Source
Urological Department, Academic Hospital, Offenbach am Main, Offenbach, Germany. tunn@em.uni-frankfurt.de
Abstract
Intermittent androgen deprivation (IAD) is one approach to hormonal therapy for prostate cancer that has been developed with the aim of minimizing the negative effects of therapy while maximizing the clinical benefits and the patient's quality of life (QoL). It can be used in any clinical situation where continuous AD (CAD) treatment could be applied. IAD is a cyclic therapy consisting of on-treatment periods followed by observation periods, known as off-treatment periods or intervals (OTIs), and the response to therapy, or occurrence of disease progression, is monitored by measuring the patient's prostate-specific antigen (PSA) levels.

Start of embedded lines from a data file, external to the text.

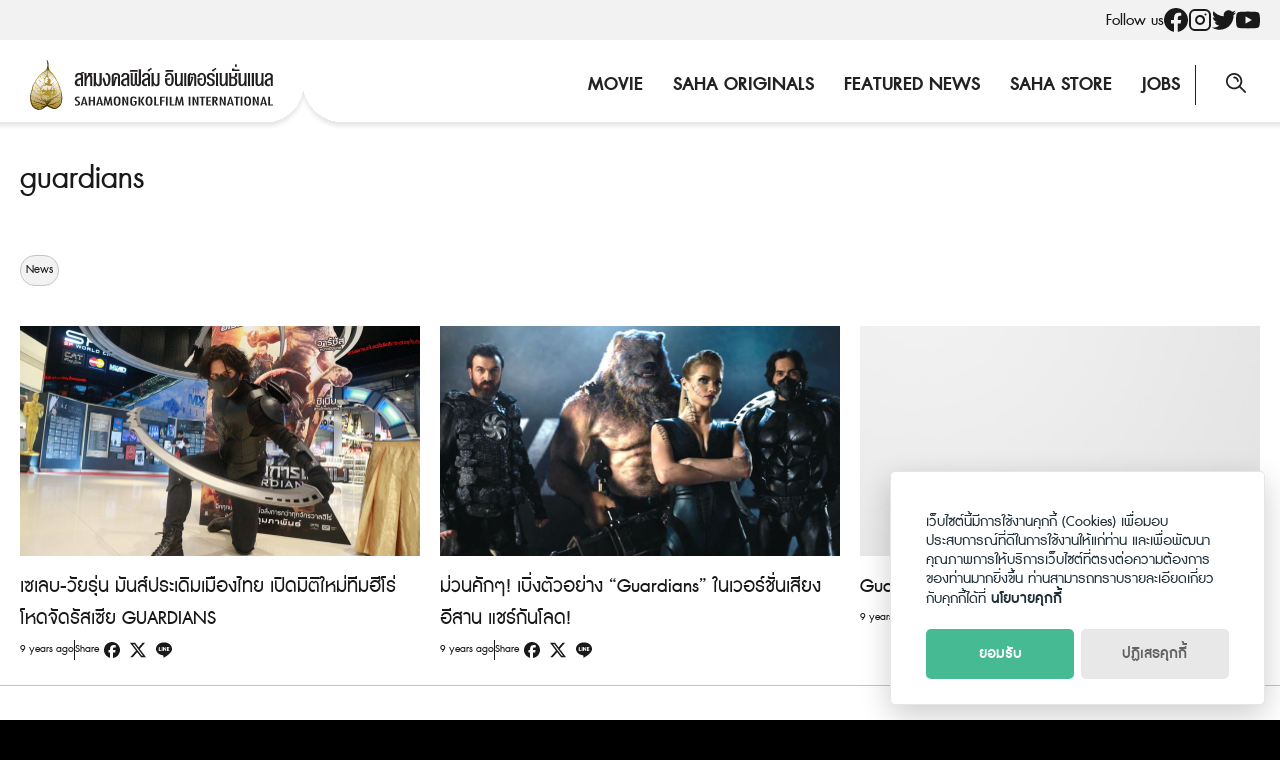

--- FILE ---
content_type: application/javascript
request_url: https://sahamongkolfilm.com/wp-content/plugins/seed-stat-pro/public/js/seed-stat-public.js?ver=1.0.0
body_size: 420
content:
// Custom Stat
window.addEventListener('load', (event) => {
    var ajax_xhttp, params, action, uri, postid;
    
	uri = '/wp-admin/admin-ajax.php';
    action = 'seed_stat_ajax_views';
    postid = document.querySelector('.seed-stat.-none-ga');

	if( postid ){
		params = "action=" + action + "&post_id=" + postid.dataset.pid + "&style=" + postid.dataset.style;
		
		ajax_xhttp = new XMLHttpRequest();
		ajax_xhttp.open("POST", uri, true);
		ajax_xhttp.setRequestHeader("Content-Type", "application/x-www-form-urlencoded;");
		ajax_xhttp.setRequestHeader("Cache-Control", "no-cache, no-store, must-revalidate");
		ajax_xhttp.setRequestHeader("Pragma", "no-cache");
		ajax_xhttp.setRequestHeader("Expires", "0");

		ajax_xhttp.onload = function () {
		if (this.status >= 200 && this.status < 400) {
			console.log("Add view is sucess.");
			document.querySelector('.seed-stat-count').innerHTML = this.response;
		} else {
			console.log("error : " + this.status);
		}
		};
		ajax_xhttp.send(params);
	}
});
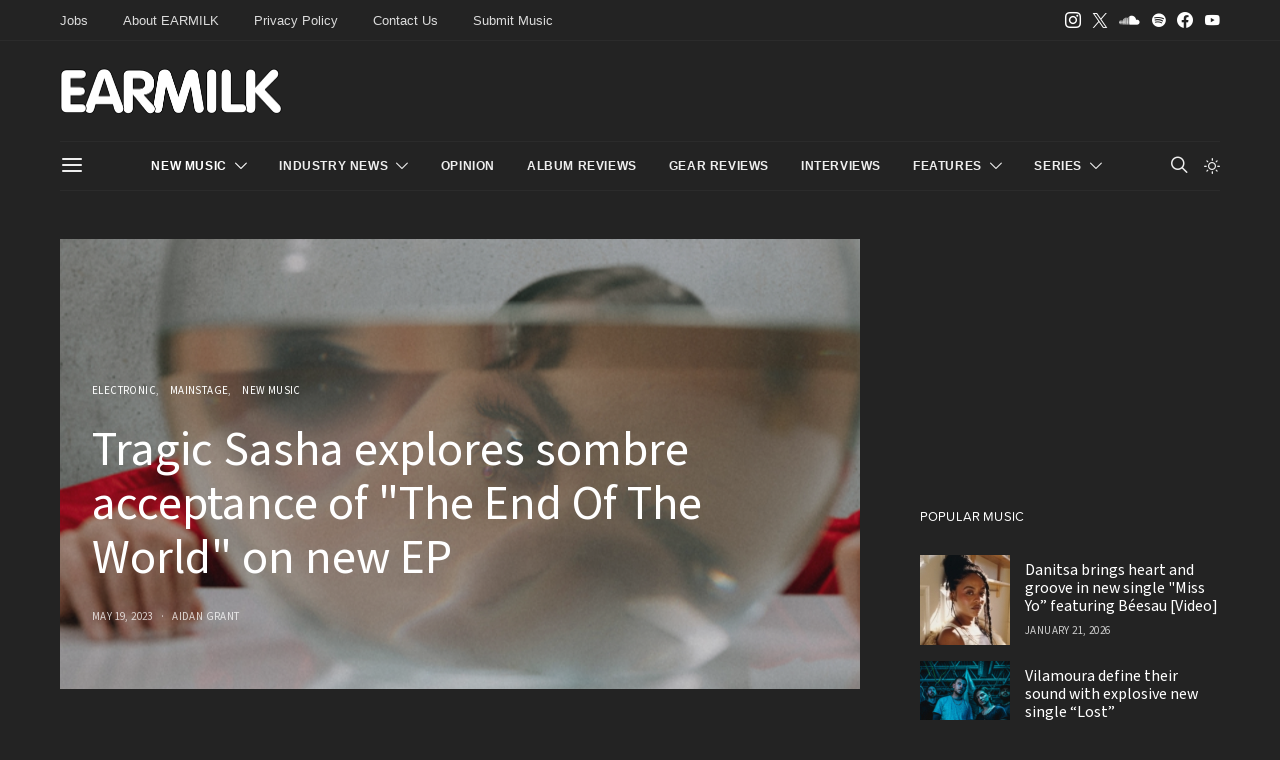

--- FILE ---
content_type: application/javascript
request_url: https://d3lcz8vpax4lo2.cloudfront.net/header-tags/9f21ce07-229c-4679-9775-29347b798776/32669241-befb-4ff5-b1e7-a274d5ae345f-dmp.js
body_size: -103
content:

var insticatorHeaderCodeVersion = "STANDARD-main-2025-09-20 10:50:11";
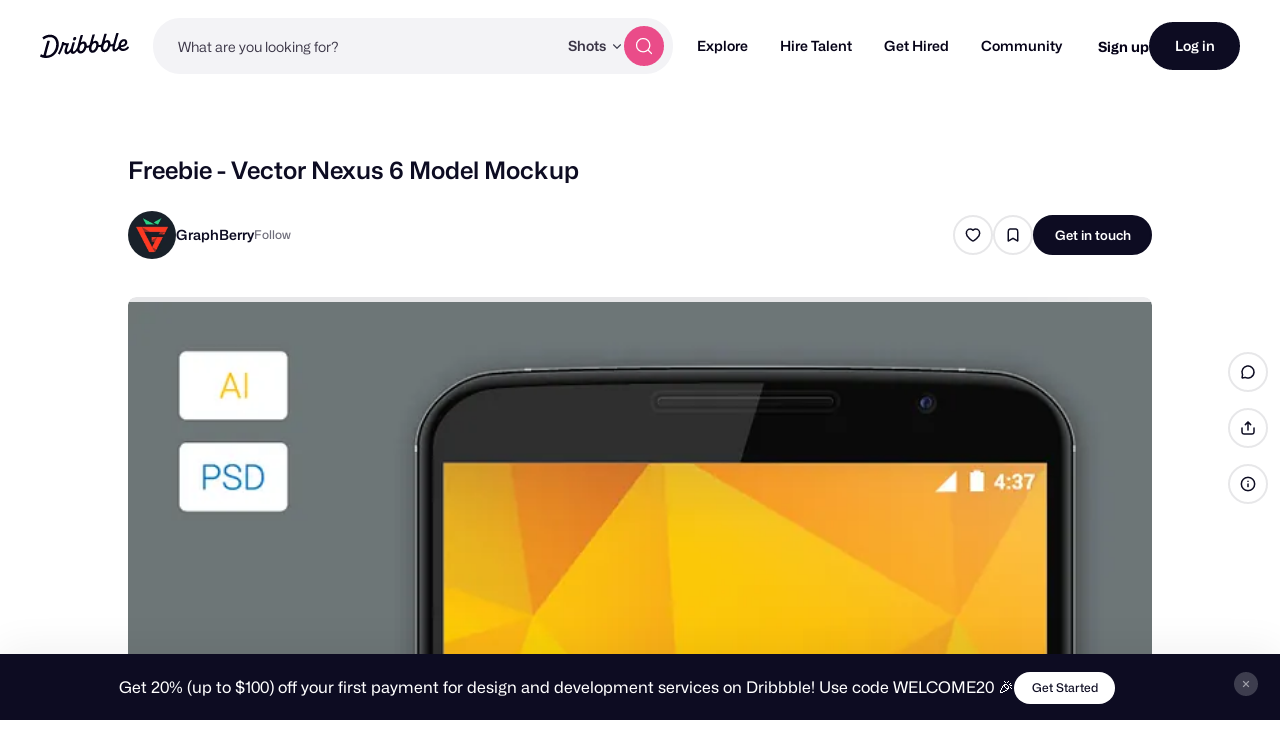

--- FILE ---
content_type: text/html; charset=UTF-8
request_url: https://dribbble.com/shots/1838831-Freebie-Vector-Nexus-6-Model-Mockup
body_size: 1802
content:
<!DOCTYPE html>
<html lang="en">
<head>
    <meta charset="utf-8">
    <meta name="viewport" content="width=device-width, initial-scale=1">
    <title></title>
    <style>
        body {
            font-family: "Arial";
        }
    </style>
    <script type="text/javascript">
    window.awsWafCookieDomainList = [];
    window.gokuProps = {
"key":"AQIDAHjcYu/GjX+QlghicBgQ/7bFaQZ+m5FKCMDnO+vTbNg96AGx2n2JQ9WNr1xhJ/+RbzrUAAAAfjB8BgkqhkiG9w0BBwagbzBtAgEAMGgGCSqGSIb3DQEHATAeBglghkgBZQMEAS4wEQQMajvgv3AuRTRlt1JuAgEQgDtTnMA/RZrICUokdb0iF8ChnmdKeEy074MblokXsyHYLGYioMCPGOCpWnypzfS8fnV5B8+jgUl5Nn/66g==",
          "iv":"CgAHPTI1jQAAAHxW",
          "context":"RvE9KOXApru8GDeOy9pJYKeSRiTsSoXugtGx7N00Yh3+fDAcp1KxamJCcFF/8ex3OHSny+J7a6FQfOx0HhwiT3rdxtgct/JUcl90HrqGQDv0Pap4klaZxWpaVZYDfW/gADXBz9g1l4xNHgGE4G0A3ohm3aqcnWuRuGEIvcxSdHkGLAhbqM0VHjtHwY1YSx6vLicnW/3T/NUddStxm762+W0PKnG9Bjba0niqL1lIol4hJh8diZdAKkfyYRZI9YZN/YcYysc7i6a4SKp01nhZ5rsGHSthOM8hWSwd5L/X6CzCFsJVT9DCRW2ni5W7EobSEPULGO9RoLvEezwevUVJFpHO/XHB+GCnuPXwG3bnWF0UZRTPlSMBcI9LFjjmbpqXmg=="
};
    </script>
    <script src="https://043df3d55a9e.947e1d2c.us-east-1.token.awswaf.com/043df3d55a9e/c9933a44d03a/a6adabef7897/challenge.js"></script>
</head>
<body>
    <div id="challenge-container"></div>
    <script type="text/javascript">
        AwsWafIntegration.saveReferrer();
        AwsWafIntegration.checkForceRefresh().then((forceRefresh) => {
            if (forceRefresh) {
                AwsWafIntegration.forceRefreshToken().then(() => {
                    window.location.reload(true);
                });
            } else {
                AwsWafIntegration.getToken().then(() => {
                    window.location.reload(true);
                });
            }
        });
    </script>
    <noscript>
        <h1>JavaScript is disabled</h1>
        In order to continue, we need to verify that you're not a robot.
        This requires JavaScript. Enable JavaScript and then reload the page.
    </noscript>
</body>
</html>

--- FILE ---
content_type: application/javascript
request_url: https://cdn.dribbble.com/assets/vite/assets/ai-input-1dd5e8c0.js
body_size: 789
content:
import{g as a}from"./request-e0109385.js";class p{constructor({contextElement:t,input:e,requestId:n,...s}){if(!t||!e||!n){console.error("Missing ate least one required params");return}this.options={onLoadingChanged:r=>{},onError:(r,{action:i,path:o,inputs:h})=>{},onGenerate:r=>{},turboStreamTarget:"ai-prompt-request-output-text",...s},this.contextElement=t,this.input=e,this.requestId=n,this.isLoading=!1,this.previousContent="",this.canRevert=!1,this.init()}init(){this.bindTurbo()}bindTurbo(){document.addEventListener("turbo:before-stream-render",t=>{const e=t.target.getAttribute("target");if(e!==this.options.turboStreamTarget)return;const n=t.detail.render;t.detail.render=async s=>{var i,o;await n(s);const r=this.contextElement.querySelector(`#${e}`);r&&(this.input.value=r.value,this.input.dispatchEvent(new Event("input",{bubbles:!0})),this.input.dispatchEvent(new Event("change",{bubbles:!0})),this.setLoadingState(!1),(o=(i=this.options).onGenerate)==null||o.call(i,r.value),this.previousContent&&this.setCanRevert(!0))}})}async generateContent(t,e,n={}){var s,r;if(!e||!t)throw new Error("Action and path are required for content generation");this.setLoadingState(!0),this.setCanRevert(!1),this.previousContent=this.input.value;try{const i=await fetch(e,{method:"POST",headers:{"X-Requested-With":"XMLHttpRequest","Content-Type":"application/json","X-CSRF-Token":a()},body:JSON.stringify({ai_prompt_request:{action:t,request_id:this.requestId,...n}})});if(!i.ok)throw new Error(`AI generation failed: ${i.status}`)}catch(i){this.setLoadingState(!1),(r=(s=this.options).onError)==null||r.call(s,i,{action:t,path:e,inputs:n})}}revertContent(){this.input.value=this.previousContent,this.setCanRevert(!1)}setLoadingState(t){var e,n;this.loading=t,this.contextElement.toggleAttribute("data-ai-loading",t),(n=(e=this.options).onLoadingChanged)==null||n.call(e,t)}setCanRevert(t){this.canRevert=t,this.contextElement.toggleAttribute("data-ai-can-revert",t)}}export{p as A};
//# sourceMappingURL=ai-input-1dd5e8c0.js.map
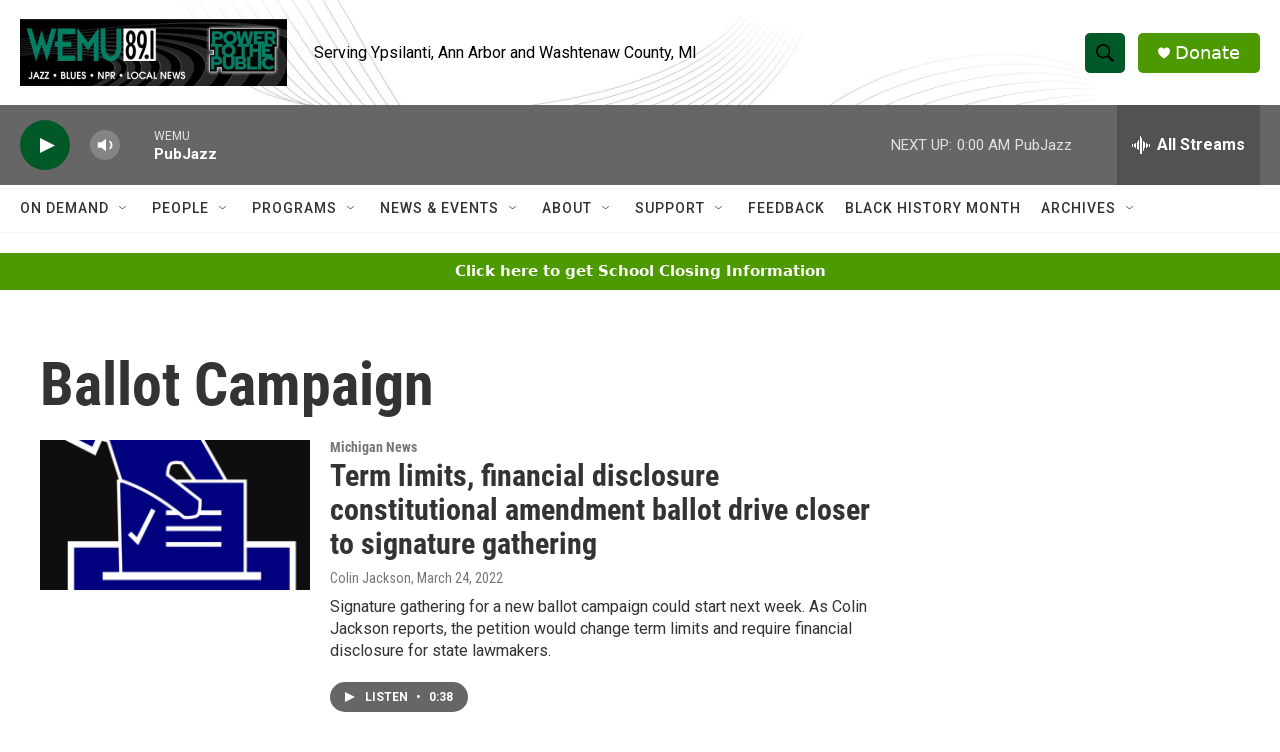

--- FILE ---
content_type: text/html; charset=utf-8
request_url: https://www.google.com/recaptcha/api2/aframe
body_size: 265
content:
<!DOCTYPE HTML><html><head><meta http-equiv="content-type" content="text/html; charset=UTF-8"></head><body><script nonce="clQ33tsOw8UA_hwCA8YpWg">/** Anti-fraud and anti-abuse applications only. See google.com/recaptcha */ try{var clients={'sodar':'https://pagead2.googlesyndication.com/pagead/sodar?'};window.addEventListener("message",function(a){try{if(a.source===window.parent){var b=JSON.parse(a.data);var c=clients[b['id']];if(c){var d=document.createElement('img');d.src=c+b['params']+'&rc='+(localStorage.getItem("rc::a")?sessionStorage.getItem("rc::b"):"");window.document.body.appendChild(d);sessionStorage.setItem("rc::e",parseInt(sessionStorage.getItem("rc::e")||0)+1);localStorage.setItem("rc::h",'1769912124050');}}}catch(b){}});window.parent.postMessage("_grecaptcha_ready", "*");}catch(b){}</script></body></html>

The on-treatment period is generally fixed, normally lasting for 6-9 months or in some protocols until a PSA nadir of <4 ng/mL is reached. By contrast, the OTI is variable and treatment is re-instituted depending on the patient's PSA level; however, the exact trigger point is chosen empirically. The potential advantages of IAD over CAD therapy are an improved QoL, a prolonged period of androgen dependence, a reduced incidence of the side-effects normally associated with AD therapy, and a decrease in the cost of care. Results from phase II clinical studies of IAD have shown that it has good acceptance and feasibility. QoL improves during the OTIs, there is reduced toxicity, and a positive affect on bone density compared with CAD therapy. In these studies IAD appeared to have no negative effects on time to progression or survival. Further investigations of IAD are ongoing in randomized, controlled, phase III trials in the USA, Canada and Europe. Most of these studies are not yet mature and final results are awaited; however, interim analyses from some studies suggest IAD and CAD therapy are equally effective in terms of progression-free survival.